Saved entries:
⟨

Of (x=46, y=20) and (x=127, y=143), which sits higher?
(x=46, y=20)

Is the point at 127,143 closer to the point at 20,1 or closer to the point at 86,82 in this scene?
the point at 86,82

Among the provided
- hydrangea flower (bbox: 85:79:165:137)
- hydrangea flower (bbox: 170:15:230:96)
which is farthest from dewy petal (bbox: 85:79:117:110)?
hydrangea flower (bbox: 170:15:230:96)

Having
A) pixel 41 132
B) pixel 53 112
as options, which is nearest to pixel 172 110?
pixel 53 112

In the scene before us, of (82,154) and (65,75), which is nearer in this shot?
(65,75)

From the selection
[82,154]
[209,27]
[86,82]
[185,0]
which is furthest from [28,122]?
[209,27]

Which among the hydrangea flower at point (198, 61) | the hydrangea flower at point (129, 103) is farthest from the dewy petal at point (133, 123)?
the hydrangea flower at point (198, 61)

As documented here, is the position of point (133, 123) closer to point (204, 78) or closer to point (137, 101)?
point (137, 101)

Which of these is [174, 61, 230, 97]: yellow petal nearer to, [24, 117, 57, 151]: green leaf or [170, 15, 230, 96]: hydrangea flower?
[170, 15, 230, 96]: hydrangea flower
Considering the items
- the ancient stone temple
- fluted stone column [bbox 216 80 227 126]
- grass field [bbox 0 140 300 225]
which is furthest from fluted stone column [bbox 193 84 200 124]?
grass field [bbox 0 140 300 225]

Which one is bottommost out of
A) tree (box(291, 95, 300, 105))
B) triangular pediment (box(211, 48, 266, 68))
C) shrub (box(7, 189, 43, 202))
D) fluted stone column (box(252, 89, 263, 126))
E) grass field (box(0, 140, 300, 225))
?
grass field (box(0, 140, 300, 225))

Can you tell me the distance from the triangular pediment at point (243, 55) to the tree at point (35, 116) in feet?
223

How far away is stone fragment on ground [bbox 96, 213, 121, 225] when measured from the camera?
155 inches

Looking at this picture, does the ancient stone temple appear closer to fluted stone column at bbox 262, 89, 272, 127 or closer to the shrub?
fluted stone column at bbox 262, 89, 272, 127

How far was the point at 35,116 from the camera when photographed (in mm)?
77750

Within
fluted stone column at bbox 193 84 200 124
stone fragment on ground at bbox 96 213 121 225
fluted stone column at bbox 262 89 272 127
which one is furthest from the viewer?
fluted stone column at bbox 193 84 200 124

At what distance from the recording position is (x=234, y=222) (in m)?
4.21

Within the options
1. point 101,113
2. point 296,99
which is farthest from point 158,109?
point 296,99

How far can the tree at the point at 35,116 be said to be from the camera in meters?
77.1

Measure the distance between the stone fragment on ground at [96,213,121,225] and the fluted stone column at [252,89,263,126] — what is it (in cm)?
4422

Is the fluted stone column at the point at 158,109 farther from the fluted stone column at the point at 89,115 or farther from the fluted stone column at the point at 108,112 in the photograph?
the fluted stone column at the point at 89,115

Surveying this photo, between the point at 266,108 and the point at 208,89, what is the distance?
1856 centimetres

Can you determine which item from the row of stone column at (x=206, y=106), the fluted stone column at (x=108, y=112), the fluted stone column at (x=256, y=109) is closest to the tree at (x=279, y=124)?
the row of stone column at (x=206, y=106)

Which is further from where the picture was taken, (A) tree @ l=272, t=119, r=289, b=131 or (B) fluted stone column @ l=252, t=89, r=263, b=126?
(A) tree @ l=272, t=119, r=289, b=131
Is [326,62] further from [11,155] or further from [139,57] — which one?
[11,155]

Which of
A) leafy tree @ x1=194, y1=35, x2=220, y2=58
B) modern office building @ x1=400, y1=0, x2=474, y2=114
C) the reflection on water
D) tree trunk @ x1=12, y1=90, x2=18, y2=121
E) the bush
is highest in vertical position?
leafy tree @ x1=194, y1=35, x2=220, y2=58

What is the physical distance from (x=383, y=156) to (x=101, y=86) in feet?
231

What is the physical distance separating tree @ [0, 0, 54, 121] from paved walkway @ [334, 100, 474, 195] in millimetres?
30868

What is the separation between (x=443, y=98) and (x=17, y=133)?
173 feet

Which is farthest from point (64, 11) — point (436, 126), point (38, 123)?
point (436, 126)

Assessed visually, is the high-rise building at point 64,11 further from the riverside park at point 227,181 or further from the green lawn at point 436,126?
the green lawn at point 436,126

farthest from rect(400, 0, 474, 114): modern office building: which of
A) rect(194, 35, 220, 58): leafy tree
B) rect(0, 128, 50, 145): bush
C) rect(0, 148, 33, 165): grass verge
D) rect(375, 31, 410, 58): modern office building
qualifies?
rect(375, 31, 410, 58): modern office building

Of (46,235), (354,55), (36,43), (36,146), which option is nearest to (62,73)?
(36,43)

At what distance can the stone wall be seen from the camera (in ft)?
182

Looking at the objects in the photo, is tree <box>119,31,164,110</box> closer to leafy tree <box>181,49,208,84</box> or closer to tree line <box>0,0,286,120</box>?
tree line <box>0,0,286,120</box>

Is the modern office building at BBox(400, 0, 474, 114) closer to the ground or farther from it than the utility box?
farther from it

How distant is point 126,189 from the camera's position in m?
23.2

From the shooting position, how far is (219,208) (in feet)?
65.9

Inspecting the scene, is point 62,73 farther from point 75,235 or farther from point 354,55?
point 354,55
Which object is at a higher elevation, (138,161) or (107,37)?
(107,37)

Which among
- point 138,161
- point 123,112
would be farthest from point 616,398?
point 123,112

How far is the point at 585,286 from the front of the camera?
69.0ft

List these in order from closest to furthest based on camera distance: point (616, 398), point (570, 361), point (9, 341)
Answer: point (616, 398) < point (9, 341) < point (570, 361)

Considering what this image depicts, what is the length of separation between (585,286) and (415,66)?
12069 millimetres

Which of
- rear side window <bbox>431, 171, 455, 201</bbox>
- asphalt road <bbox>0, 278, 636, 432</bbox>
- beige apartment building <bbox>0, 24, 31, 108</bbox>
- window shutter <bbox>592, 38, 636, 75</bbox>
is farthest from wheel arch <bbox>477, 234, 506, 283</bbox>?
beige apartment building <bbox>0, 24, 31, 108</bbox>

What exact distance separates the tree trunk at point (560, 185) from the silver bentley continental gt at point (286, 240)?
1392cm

⟩

EXERCISE OBJECTIVE: Write the complete data out, exactly as above.

COMPLETE ANSWER:
Of (x=46, y=20) and (x=127, y=143), which sits higher?
(x=46, y=20)

Is the point at 127,143 closer to the point at 20,1 or closer to the point at 86,82 in this scene?
the point at 86,82

Among the provided
- hydrangea flower (bbox: 85:79:165:137)
- hydrangea flower (bbox: 170:15:230:96)
which is farthest from dewy petal (bbox: 85:79:117:110)?
hydrangea flower (bbox: 170:15:230:96)

Having
A) pixel 41 132
B) pixel 53 112
as options, which is nearest to pixel 172 110?
pixel 53 112

In the scene before us, of (82,154) and (65,75), which is nearer in this shot?
(65,75)

From the selection
[82,154]
[209,27]
[86,82]
[185,0]
which is furthest from [28,122]?
[209,27]

Which among the hydrangea flower at point (198, 61) | the hydrangea flower at point (129, 103) is farthest from the dewy petal at point (133, 123)?
the hydrangea flower at point (198, 61)

As documented here, is the position of point (133, 123) closer to point (204, 78) or closer to point (137, 101)?
point (137, 101)

Which of these is [174, 61, 230, 97]: yellow petal nearer to, [24, 117, 57, 151]: green leaf or [170, 15, 230, 96]: hydrangea flower?
[170, 15, 230, 96]: hydrangea flower
Considering the items
- the ancient stone temple
- fluted stone column [bbox 216 80 227 126]
- grass field [bbox 0 140 300 225]
which is furthest from fluted stone column [bbox 193 84 200 124]?
grass field [bbox 0 140 300 225]

Which one is bottommost out of
A) tree (box(291, 95, 300, 105))
B) triangular pediment (box(211, 48, 266, 68))
C) shrub (box(7, 189, 43, 202))
D) fluted stone column (box(252, 89, 263, 126))
E) grass field (box(0, 140, 300, 225))
?
grass field (box(0, 140, 300, 225))

Can you tell me the distance from the triangular pediment at point (243, 55) to the tree at point (35, 116) in feet?
223

How far away is stone fragment on ground [bbox 96, 213, 121, 225] when measured from the camera?
155 inches

Looking at this picture, does the ancient stone temple appear closer to fluted stone column at bbox 262, 89, 272, 127 or closer to the shrub?
fluted stone column at bbox 262, 89, 272, 127

How far was the point at 35,116 from the camera when photographed (in mm)?
77750

Within
fluted stone column at bbox 193 84 200 124
stone fragment on ground at bbox 96 213 121 225
fluted stone column at bbox 262 89 272 127
which one is furthest from the viewer?
fluted stone column at bbox 193 84 200 124

At what distance from the recording position is (x=234, y=222) (in m)?
4.21

Within the options
1. point 101,113
2. point 296,99
which is farthest from point 158,109?
point 296,99

How far can the tree at the point at 35,116 be said to be from the camera in meters?
77.1

Measure the distance between the stone fragment on ground at [96,213,121,225] and the fluted stone column at [252,89,263,126] — what is it (in cm)?
4422

Is the fluted stone column at the point at 158,109 farther from the fluted stone column at the point at 89,115 or farther from the fluted stone column at the point at 108,112 in the photograph?
the fluted stone column at the point at 89,115

Surveying this photo, between the point at 266,108 and the point at 208,89, what is the distance?
1856 centimetres

Can you determine which item from the row of stone column at (x=206, y=106), the fluted stone column at (x=108, y=112), the fluted stone column at (x=256, y=109) is closest to the tree at (x=279, y=124)?
the row of stone column at (x=206, y=106)

Which is further from where the picture was taken, (A) tree @ l=272, t=119, r=289, b=131 or (B) fluted stone column @ l=252, t=89, r=263, b=126?
(A) tree @ l=272, t=119, r=289, b=131
Is [326,62] further from [11,155] or further from [139,57] — which one?
[11,155]

Which of
A) leafy tree @ x1=194, y1=35, x2=220, y2=58
B) modern office building @ x1=400, y1=0, x2=474, y2=114
C) the reflection on water
D) tree trunk @ x1=12, y1=90, x2=18, y2=121
E) the bush
is highest in vertical position?
leafy tree @ x1=194, y1=35, x2=220, y2=58

What is the physical distance from (x=383, y=156) to (x=101, y=86) in feet?
231

What is the physical distance separating tree @ [0, 0, 54, 121] from paved walkway @ [334, 100, 474, 195] in millimetres?
30868

What is the separation between (x=443, y=98) and (x=17, y=133)?
173 feet

Which is farthest from point (64, 11) — point (436, 126), point (38, 123)?
point (436, 126)

Assessed visually, is the high-rise building at point 64,11 further from the riverside park at point 227,181 or further from the green lawn at point 436,126?
the green lawn at point 436,126

farthest from rect(400, 0, 474, 114): modern office building: which of
A) rect(194, 35, 220, 58): leafy tree
B) rect(0, 128, 50, 145): bush
C) rect(0, 148, 33, 165): grass verge
D) rect(375, 31, 410, 58): modern office building
qualifies?
rect(375, 31, 410, 58): modern office building

Of (46,235), (354,55), (36,43), (36,146), which option is nearest to (62,73)?
(36,43)

At what distance can the stone wall be seen from the camera (in ft)?
182

Looking at the objects in the photo, is tree <box>119,31,164,110</box> closer to leafy tree <box>181,49,208,84</box> or closer to tree line <box>0,0,286,120</box>?
tree line <box>0,0,286,120</box>

Is the modern office building at BBox(400, 0, 474, 114) closer to the ground or farther from it than the utility box?
farther from it

How distant is point 126,189 from the camera's position in m?
23.2

From the shooting position, how far is (219,208) (in feet)?
65.9

Inspecting the scene, is point 62,73 farther from point 75,235 or farther from point 354,55?
point 354,55
Which object is at a higher elevation, (138,161) or (107,37)?
(107,37)

Which among
- point 138,161
- point 123,112
would be farthest from point 616,398?
point 123,112

How far is the point at 585,286 from the front of the camera?
69.0ft

List these in order from closest to furthest based on camera distance: point (616, 398), point (570, 361), point (9, 341)
Answer: point (616, 398) < point (9, 341) < point (570, 361)

Considering what this image depicts, what is the length of separation between (585,286) and (415,66)?
12069 millimetres

Which of
- rear side window <bbox>431, 171, 455, 201</bbox>
- asphalt road <bbox>0, 278, 636, 432</bbox>
- beige apartment building <bbox>0, 24, 31, 108</bbox>
- window shutter <bbox>592, 38, 636, 75</bbox>
is farthest from wheel arch <bbox>477, 234, 506, 283</bbox>?
beige apartment building <bbox>0, 24, 31, 108</bbox>

What exact distance separates the tree trunk at point (560, 185) from the silver bentley continental gt at point (286, 240)?
1392cm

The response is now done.